This webinar brings together the recently graduated RLUK/ TNA professional fellows to discuss the results of their projects. They raise issues around cultural collections and their audiences and the role of collections in engaging with underrepresented groups and addressing current societal problems. The work conducted by the RLUK/TNA fellows is a great example of how cross-sector collaboration can facilitate innovation in collections and practices in libraries and archives.
More information about the RLUK/TNA Professional Fellowship Scheme can be found here.
This event will be held via Zoom webinar. Joining details will be sent by email the day before the event – please check your junk folder if no email is received. Attendees should ensure their email address is entered correctly in the registration form.
Archive Catalogues as Data: Reimagining Archival Practice
Caroline Bolton, Archivist, Special Collections, University of Leeds
To manage collections, we create metadata rich catalogues for both analogue and digital collections. Often, they remain untapped resources for researchers; narrative, un-licensed and obscured behind curated catalogue interfaces with limited opportunity for re-use. The aim of the Fellowship was to explore the practicalities and benefits of an alternative approach, – by making legacy and new catalogues more structured, available as open, reusable and licensed data. How this might enhance access routes into collections, improve discoverability and facilitate new insights that could support both digital scholarship and collections development and management? In exploring the possibilities for collection metadata to be re-used, analysed, mined, enhanced and visualised the focus was on the opportunities that more accessible web based, open-source, intuitive data tools (requiring no coding) might offer archivists and researchers in navigating the digital shift.

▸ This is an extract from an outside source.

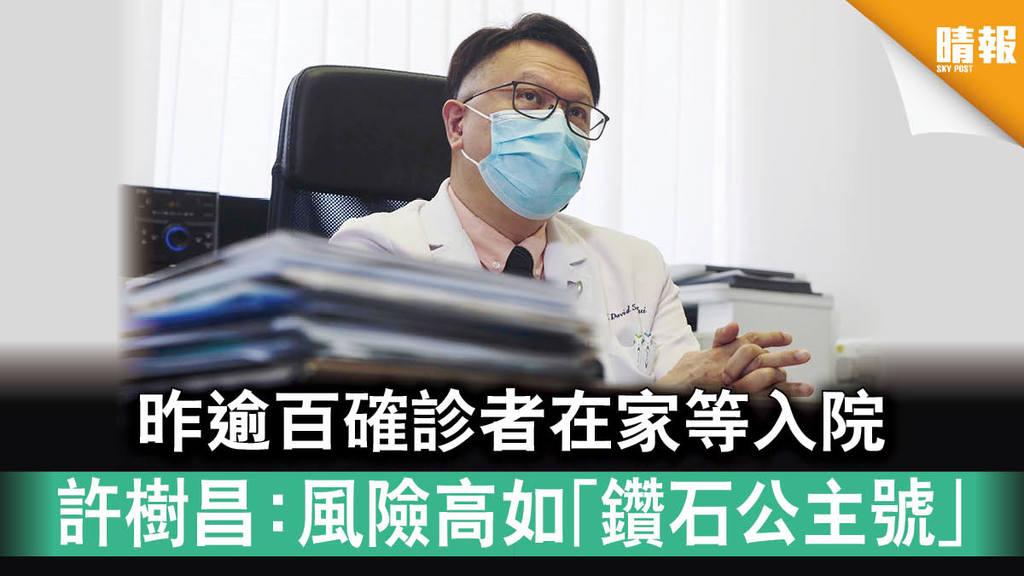 【新冠肺炎】昨逾百確診者在家等入院 許樹昌:風險高如「鑽石公主號」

Sex work and the State: Collaboration, ethics and ‘challenging’ histories
Vicky Iglikowski-Broad, Principal Diverse Histories Records Specialist, The National.
Archival records tend to be their most powerful, when united with current perspectives and lived experience. This often presents ethical challenges, particularly with sensitive research topics and traditionally marginalised audiences. This paper will explore research findings on this theme, from a professional fellowship with the Wellcome Collection on collaboration and challenging histories. The piece of work used the sample theme of sex work and the state as its focus, to show a case study in context. This paper will share some of the wider research findings from the fellowship, and reflect on how, against the odds, sex worker agency and experiences can still be found in a government archive.
Examining the best practice of archives and libraries in developing and delivering an online and in house session for secondary school aged students, with an emphasis on widening participation in the University.
Jennie Aspinall, Assistant Learning Officer, Library and Heritage Collections, University of Durham
Jennie’s project looked at how to use archival and special collections material innovatively to develop resources for secondary schools, with the purpose of encouraging greater participation in higher education from low participating neighbourhoods. This focused on the creation of an in-house and digital resource plus the question of how to collect data which would assess its use. The project aligned with Durham University’s aim in the area.